Но, в отличие от других угольщиков, излюбленными часами Табио Сана было то время, когда кухарка с сеньорой отправлялись на рынок, а горничная занималась уборкой. Тогда без особых опасений он мог беседовать с хозяином — кухня обычно была расположена в глубине дома, и здесь, в безопасности, его не отказывались выслушать. Ведь это он доставал взрывчатку для бомб и предложил себя в качестве шофера грузовика, который должен был перерезать путь автомобилю президента республики в момент покушения.
— А, это вы, Мондрагон!.. — Владельцев дома охватывал неописуемый страх, когда тот открывался перед ними. — Мондрагон!.. — Когда они произносили это имя, от ужаса даже дыхание перехватывало. Некоторые уже считали его погибшим, неизвестно где похороненным.
— Был Мондрагон, а теперь — Табио Сан… вот возродился из золы…
И те успокаивались. Под другим именем и переодетый угольщиком, он уже не компрометировал их — разве только кто-нибудь донесет, — более того, некоторые даже благодарили его за визит и за удачный выбор места для переговоров, ибо, учитывая нынешнее положение и все прочее, именно кухня была наиболее подходящим местом для обсуждения государственных дел.

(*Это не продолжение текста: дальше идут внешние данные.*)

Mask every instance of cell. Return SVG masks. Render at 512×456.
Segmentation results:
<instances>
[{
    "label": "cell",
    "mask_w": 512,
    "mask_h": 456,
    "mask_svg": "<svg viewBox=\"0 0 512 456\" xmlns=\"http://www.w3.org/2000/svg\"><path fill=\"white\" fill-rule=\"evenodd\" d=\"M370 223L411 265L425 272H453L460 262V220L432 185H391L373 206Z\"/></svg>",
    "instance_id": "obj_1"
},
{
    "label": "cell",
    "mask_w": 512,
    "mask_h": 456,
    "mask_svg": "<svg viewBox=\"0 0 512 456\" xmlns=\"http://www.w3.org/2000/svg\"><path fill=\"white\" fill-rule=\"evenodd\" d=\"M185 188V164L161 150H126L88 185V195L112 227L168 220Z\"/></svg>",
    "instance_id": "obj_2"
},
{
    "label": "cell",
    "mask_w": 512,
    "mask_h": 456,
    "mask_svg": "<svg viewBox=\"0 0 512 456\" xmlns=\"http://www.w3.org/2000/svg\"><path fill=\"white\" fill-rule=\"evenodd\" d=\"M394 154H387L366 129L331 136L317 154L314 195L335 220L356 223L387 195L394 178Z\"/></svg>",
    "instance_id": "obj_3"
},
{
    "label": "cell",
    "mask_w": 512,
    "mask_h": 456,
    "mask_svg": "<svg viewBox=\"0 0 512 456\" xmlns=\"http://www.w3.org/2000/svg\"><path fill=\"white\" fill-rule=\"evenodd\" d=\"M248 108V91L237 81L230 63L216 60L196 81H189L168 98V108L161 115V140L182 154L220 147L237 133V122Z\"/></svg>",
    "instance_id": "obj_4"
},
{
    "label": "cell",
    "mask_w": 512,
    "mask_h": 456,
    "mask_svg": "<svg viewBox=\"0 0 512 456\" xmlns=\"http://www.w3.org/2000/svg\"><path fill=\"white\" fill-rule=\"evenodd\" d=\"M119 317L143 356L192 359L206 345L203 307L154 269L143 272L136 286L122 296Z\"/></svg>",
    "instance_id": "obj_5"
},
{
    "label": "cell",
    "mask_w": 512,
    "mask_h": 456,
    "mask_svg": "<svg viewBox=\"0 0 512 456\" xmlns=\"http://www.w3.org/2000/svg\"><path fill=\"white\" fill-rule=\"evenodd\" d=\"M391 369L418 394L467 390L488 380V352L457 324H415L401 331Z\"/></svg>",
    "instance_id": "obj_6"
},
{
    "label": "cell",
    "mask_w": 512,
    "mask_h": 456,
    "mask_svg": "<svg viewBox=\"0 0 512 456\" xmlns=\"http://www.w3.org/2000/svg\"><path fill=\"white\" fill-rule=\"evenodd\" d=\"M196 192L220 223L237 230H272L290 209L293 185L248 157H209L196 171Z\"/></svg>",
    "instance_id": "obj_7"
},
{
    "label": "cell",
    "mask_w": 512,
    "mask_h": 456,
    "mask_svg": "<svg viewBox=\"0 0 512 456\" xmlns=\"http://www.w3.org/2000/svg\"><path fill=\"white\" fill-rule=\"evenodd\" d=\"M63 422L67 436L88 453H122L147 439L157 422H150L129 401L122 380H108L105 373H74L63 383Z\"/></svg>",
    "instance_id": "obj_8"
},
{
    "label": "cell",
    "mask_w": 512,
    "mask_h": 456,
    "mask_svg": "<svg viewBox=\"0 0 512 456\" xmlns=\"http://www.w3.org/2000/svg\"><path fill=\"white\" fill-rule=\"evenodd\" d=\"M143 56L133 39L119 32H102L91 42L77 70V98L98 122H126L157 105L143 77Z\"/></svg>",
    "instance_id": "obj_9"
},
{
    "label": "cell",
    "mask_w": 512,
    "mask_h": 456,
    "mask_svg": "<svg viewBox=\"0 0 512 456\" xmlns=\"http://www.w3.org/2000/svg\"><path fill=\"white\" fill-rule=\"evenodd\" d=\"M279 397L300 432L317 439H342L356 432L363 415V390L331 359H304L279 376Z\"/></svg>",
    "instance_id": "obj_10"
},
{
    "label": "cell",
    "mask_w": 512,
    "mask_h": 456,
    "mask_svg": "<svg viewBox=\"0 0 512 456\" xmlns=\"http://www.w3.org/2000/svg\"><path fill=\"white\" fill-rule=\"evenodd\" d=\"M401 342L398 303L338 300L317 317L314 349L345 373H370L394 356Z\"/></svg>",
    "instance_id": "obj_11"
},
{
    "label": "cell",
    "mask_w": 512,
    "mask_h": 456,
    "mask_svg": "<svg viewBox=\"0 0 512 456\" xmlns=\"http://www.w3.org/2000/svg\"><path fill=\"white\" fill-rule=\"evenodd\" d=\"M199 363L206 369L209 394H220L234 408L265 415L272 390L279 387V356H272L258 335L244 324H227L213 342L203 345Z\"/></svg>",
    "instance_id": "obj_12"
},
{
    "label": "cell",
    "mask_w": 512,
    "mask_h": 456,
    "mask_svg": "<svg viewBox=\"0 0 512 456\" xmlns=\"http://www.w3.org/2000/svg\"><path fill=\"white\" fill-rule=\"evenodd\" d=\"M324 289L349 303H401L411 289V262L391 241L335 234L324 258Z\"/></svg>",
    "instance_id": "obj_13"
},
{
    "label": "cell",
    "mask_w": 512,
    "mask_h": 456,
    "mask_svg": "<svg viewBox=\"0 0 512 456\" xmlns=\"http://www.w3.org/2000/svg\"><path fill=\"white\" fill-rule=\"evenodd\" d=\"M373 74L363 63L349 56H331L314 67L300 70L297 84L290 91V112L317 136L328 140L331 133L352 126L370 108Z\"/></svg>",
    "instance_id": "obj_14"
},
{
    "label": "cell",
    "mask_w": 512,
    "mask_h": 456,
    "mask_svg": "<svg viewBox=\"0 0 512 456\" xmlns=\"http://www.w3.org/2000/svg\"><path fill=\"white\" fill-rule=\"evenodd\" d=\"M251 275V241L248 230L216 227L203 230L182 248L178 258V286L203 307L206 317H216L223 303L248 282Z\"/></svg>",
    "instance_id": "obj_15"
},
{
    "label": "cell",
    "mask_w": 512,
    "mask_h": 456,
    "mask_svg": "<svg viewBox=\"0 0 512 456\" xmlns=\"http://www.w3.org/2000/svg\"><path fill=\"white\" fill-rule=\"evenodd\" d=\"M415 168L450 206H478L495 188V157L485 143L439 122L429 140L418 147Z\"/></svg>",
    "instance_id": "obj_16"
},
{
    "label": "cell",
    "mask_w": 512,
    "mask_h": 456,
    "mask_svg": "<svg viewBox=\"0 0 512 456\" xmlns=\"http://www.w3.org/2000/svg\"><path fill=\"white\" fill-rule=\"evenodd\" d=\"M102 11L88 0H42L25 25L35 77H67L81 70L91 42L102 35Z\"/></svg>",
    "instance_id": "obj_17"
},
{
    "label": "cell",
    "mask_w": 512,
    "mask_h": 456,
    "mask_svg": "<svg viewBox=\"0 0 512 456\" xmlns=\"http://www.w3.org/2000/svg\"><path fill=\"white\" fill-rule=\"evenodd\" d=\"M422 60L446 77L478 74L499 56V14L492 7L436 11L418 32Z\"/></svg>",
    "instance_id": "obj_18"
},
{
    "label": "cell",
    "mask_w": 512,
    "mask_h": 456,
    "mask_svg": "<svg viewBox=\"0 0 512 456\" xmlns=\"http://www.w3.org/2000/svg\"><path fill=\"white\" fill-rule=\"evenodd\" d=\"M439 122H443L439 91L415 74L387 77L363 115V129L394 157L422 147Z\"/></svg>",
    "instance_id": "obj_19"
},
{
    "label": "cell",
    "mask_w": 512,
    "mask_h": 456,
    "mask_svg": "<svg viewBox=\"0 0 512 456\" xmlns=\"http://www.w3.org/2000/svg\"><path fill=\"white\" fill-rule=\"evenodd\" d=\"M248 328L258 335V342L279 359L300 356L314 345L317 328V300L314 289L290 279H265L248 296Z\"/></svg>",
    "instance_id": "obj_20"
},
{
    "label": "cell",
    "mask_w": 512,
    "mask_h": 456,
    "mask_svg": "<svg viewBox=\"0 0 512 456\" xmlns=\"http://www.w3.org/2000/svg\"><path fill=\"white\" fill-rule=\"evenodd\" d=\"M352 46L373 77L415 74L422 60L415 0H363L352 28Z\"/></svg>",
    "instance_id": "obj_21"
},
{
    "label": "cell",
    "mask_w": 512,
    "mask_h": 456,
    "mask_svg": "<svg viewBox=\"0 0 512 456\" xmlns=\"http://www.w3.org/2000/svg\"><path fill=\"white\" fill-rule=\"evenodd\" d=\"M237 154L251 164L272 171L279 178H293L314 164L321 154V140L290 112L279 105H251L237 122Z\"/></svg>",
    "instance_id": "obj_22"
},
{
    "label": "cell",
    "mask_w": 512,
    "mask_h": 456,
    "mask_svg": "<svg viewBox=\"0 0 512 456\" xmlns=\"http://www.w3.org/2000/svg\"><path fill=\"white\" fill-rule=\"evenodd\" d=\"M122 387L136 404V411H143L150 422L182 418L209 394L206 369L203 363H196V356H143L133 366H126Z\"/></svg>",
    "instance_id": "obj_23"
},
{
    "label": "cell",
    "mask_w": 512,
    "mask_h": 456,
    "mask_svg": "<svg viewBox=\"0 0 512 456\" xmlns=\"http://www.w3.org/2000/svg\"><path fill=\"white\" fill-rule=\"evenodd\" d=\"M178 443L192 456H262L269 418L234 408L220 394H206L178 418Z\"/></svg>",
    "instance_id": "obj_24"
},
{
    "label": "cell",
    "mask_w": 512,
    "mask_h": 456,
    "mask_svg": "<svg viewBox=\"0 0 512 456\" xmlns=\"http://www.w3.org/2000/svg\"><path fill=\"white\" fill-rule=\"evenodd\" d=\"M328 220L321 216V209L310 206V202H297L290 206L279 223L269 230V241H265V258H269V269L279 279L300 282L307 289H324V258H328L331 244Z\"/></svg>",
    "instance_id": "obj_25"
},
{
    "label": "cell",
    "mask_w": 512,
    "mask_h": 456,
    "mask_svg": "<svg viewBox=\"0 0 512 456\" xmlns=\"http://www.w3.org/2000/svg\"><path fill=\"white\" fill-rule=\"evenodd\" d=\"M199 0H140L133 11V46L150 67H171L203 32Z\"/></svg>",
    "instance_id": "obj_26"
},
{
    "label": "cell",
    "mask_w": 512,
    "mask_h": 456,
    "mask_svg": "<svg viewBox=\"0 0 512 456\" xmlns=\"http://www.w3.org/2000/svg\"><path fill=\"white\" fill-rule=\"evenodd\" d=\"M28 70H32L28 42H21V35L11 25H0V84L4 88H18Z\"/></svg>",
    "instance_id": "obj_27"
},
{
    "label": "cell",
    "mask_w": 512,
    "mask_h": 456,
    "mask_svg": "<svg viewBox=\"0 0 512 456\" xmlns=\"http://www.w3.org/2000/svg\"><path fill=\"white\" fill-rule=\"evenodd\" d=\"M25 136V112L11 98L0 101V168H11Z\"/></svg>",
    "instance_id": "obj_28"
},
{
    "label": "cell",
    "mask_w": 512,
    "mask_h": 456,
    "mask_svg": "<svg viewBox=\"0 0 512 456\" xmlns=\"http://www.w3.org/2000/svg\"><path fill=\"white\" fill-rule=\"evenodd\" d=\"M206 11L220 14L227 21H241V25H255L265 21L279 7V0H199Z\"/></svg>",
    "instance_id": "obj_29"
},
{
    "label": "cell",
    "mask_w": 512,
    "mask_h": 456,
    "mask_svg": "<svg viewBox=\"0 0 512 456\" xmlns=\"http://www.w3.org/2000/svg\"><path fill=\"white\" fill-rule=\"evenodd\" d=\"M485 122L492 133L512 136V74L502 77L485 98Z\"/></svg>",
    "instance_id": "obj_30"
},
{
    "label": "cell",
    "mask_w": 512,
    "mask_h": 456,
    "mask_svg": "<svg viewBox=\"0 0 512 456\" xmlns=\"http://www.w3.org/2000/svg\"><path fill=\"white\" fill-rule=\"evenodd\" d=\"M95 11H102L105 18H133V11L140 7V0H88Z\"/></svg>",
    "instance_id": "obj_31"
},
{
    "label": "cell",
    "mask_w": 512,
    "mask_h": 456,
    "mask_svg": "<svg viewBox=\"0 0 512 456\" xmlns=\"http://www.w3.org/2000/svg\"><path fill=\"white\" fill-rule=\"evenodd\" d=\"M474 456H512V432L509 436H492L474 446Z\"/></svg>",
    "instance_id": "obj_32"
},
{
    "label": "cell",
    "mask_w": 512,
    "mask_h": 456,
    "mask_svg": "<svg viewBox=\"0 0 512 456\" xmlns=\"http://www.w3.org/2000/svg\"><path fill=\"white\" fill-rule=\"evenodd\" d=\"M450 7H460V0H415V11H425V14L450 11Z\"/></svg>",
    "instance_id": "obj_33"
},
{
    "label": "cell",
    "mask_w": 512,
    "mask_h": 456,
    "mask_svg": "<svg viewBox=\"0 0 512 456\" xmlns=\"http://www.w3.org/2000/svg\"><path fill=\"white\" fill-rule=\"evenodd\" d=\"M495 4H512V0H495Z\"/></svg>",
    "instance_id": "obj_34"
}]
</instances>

Однако план, который он предлагал, им не нравился, и почти все отвергали его, как неосуществимый, хотя он был не более опасен, чем все покушения, государственные перевороты и революции, когда жизнь ставилась на карту. Но кое-кто все-таки не отказывался от помощи забастовщикам. Пусть забастовка будет объявлена, каков бы ни был результат — в ней участвуют многие, и потому ответственности меньше, вообще все можно переложить на чернь.
— Д-д-д-д-дело н-н-не п-п-прив-ведет к п-п-пол-ложительному р-р-р-результ-тату, — утверждал один адвокат, похожий на иезуита и заикавшийся от природы. — Н-н-н-о ее-сли в-вы, Мон-мон-мондраг-гон, счит-т-таете, что эт-т-то н-необходимо, рас-с-с-счит-т-тывайте н-на м-м-меня…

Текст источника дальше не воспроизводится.